New findings reveal how acute myeloid leukemia walks between growth and cell death

Researchers have revealed new ideas about how acute myeloid leukemia (AML) develops and progresses, according to a study published in Molecular cell on July 20, 2021. They describe a mechanism by which AML cells regulate a cancer-related protein, mutant IDH2, to increase the accumulation of cancer cells in the blood, a hallmark of the disease. This improved understanding of the mechanism related to HDI2 in AML will allow physicians to better understand how current IDH2-targeted drugs work to ultimately improve treatments for patients with AML.

AML is a cancer of blood cells which can occur when immature white blood cells, cells that normally fight infections, acquire certain genetic mutations that cause them to multiply rapidly and accumulate in the bone marrow and blood. It is the most common acute leukemia in adults and usually gets worse quickly if left untreated.
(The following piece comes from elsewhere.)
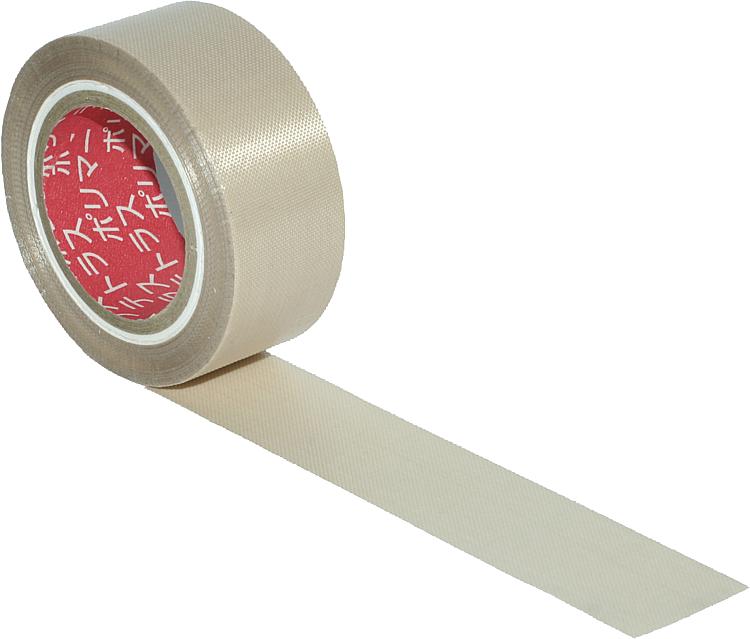 Klebeband für blanke Oberflächen, Länge: 10 m, Breite: 25 mm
This cancer can be driven by genetic mutations leading to the production of cancer-related mutant proteins, such as mutant IDH2 and IDH1. Normal HDI proteins are important in cellular metabolism and play a role in energy production from the breakdown of food molecules. The mutant forms of IDH proteins, which are found in AML cells, take on an additional role in making a cancer-causing molecule called 2-HG. 2-HG blocks the maturation of white blood cells, driving the development of leukemia.
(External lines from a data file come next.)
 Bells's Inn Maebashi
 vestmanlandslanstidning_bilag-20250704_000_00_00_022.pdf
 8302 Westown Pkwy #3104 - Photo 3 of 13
Although 2-HG can drive the development of cancer, at high concentrations it becomes toxic and kills cancer cells. Researchers at the Comprehensive Center for Cancer Medicine at the University of Chicago, with collaborators, were interested in learning how mutant HDI2 drives the development of AML and how leukemia cells are able to regulate production. of 2-HG to promote spread and prevent cell death.
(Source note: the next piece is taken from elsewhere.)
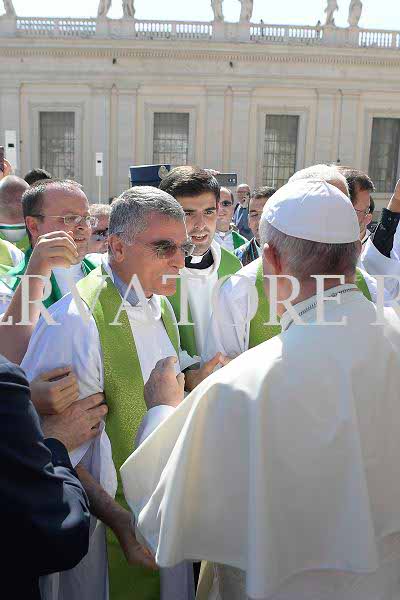 %_tempFileName03183_25092016%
The research team, led by Jing Chen, a doctor of medicine, professor of medicine, discovered that AML cells are able to modify the mutant IDH2 and regulate its activity, thus controlling the amount of 2-HG. which can produce. They determined the 2-HG concentration threshold that allows it to move from a cancer-causing agent to a cancer-killing agent.

Using human AML cells, they found that the mutant IDH2 was controlled by a major regulator, called FLT3, which can activate and deactivate proteins through a modification process. The team defined the series of events initiated by FLT3 that led to a chemical modification, called acetylation, of the mutant IDH2, and found that this type of modification blocks its activity and decreases the amount of 2-HG. in the cell, which allows the AML to bypass the cell. death.

“Our studies show that different intracellular concentrations of 2-HG correlate with critical cellular functions that can mean the life or death of cancer cells,” Chen said. “We also elucidated the different regulatory mechanisms of protein variants, mutant IDH1 and mutant IDH2, in AML. This complete understanding of AML driven by IDH mutant proteins allows us to better understand the mechanisms of action of therapies targeted at the ‘AML’.

Treatments for AML include chemotherapy, radiation, and disease-specific medications. protein AML drivers. In fact, mutants targeting IDH2 and IDH1 mutants have been approved by the FDA to treat AML that has relapsed or been resistant to other drugs. For example, enasidenib is a small molecule that binds to and inhibits the IDH2 inhibitor. It has been shown to increase the maturation of leukemic cells and reduce the number of leukemic cells in animal models. This latest discovery describing how AML cells regulate mutant HDI proteins and the production of 2-HG provides new insights into how mutant HDI-targeted drugs work against AML. Studies like these may allow the development of better treatment options for patients with AML.